-------- Text under study

It is 9.43pm, the children have just turned their switch to off and have tumbled in between their sheets. I can just hear the sound of soft snores and the hamster turning in its wheel seeping through their door.
With a smile that is 90% relief and 10% psychotic I turn from the door and walk down the hall and seek out my comfortable old chair and drop into it.
I am weary in a way that I find hard to describe.
Upon realizing the children are gone for the night and calmness has descended upon the family home, my sanity finally climbs down from the top of the bookshelf, where she has cowered all day. She disappears into the kitchen to pour two G&T’s before perching on the chair arm and passing me a glass as means of apology for abandoning me this morning.
It is hard work parenting when your sanity is rocking on the top of the bookshelf.
When I woke up this morning, I could tell my sanity wasn’t quite with it. She had got her days confused and was ready for a day in the office, she looked crestfallen where I explained that it was indeed a stay at home mum day.
My sanity dislikes staying at home in the school holidays.
We walked into the kitchen bravely together; the kids were already fighting over whose turn it was to sit at the head of the table. Sanity lost it almost immediately and headed to the fridge to grab the bottle of Pimms; luckily I caught her in time and slung a cup of tea into her outstretched palm instead.
The children were like a Wimbledon final all day, rapid, tense, bouncing back and force between moods. One second saw the twins embracing, laughing and playing in a way that made my motherly instinct glow like an electric fly trap. Then, smash, one would turn on a sixpence, and their relationship would tumble down like a pack of cards. Bickering would elevate into scrapping and sanity just couldn’t take it anymore.

----------------
-------- Provided material

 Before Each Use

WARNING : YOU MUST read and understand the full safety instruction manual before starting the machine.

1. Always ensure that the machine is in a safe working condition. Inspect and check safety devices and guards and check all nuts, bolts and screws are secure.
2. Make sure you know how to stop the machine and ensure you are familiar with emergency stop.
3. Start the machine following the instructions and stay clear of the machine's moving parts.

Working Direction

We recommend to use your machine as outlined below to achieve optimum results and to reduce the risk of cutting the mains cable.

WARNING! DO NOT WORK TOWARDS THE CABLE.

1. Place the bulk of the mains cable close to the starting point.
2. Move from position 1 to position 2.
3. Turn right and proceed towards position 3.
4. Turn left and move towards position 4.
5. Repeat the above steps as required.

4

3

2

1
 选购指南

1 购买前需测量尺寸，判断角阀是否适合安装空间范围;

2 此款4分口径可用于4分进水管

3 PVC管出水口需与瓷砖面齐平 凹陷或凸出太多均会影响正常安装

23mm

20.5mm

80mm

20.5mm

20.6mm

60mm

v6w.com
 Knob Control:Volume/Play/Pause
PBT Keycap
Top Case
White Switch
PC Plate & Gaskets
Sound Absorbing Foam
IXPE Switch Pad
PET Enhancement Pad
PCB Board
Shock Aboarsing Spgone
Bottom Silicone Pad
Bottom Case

----------------

## Activity
Print the whole text about the parent's day with the twins over the school holidays exactly as it appears, without changing a word.

## Output of the exercise
It is 9.43pm, the children have just turned their switch to off and have tumbled in between their sheets. I can just hear the sound of soft snores and the hamster turning in its wheel seeping through their door.
With a smile that is 90% relief and 10% psychotic I turn from the door and walk down the hall and seek out my comfortable old chair and drop into it.
I am weary in a way that I find hard to describe.
Upon realizing the children are gone for the night and calmness has descended upon the family home, my sanity finally climbs down from the top of the bookshelf, where she has cowered all day. She disappears into the kitchen to pour two G&T’s before perching on the chair arm and passing me a glass as means of apology for abandoning me this morning.
It is hard work parenting when your sanity is rocking on the top of the bookshelf.
When I woke up this morning, I could tell my sanity wasn’t quite with it. She had got her days confused and was ready for a day in the office, she looked crestfallen where I explained that it was indeed a stay at home mum day.
My sanity dislikes staying at home in the school holidays.
We walked into the kitchen bravely together; the kids were already fighting over whose turn it was to sit at the head of the table. Sanity lost it almost immediately and headed to the fridge to grab the bottle of Pimms; luckily I caught her in time and slung a cup of tea into her outstretched palm instead.
The children were like a Wimbledon final all day, rapid, tense, bouncing back and force between moods. One second saw the twins embracing, laughing and playing in a way that made my motherly instinct glow like an electric fly trap. Then, smash, one would turn on a sixpence, and their relationship would tumble down like a pack of cards. Bickering would elevate into scrapping and sanity just couldn’t take it anymore.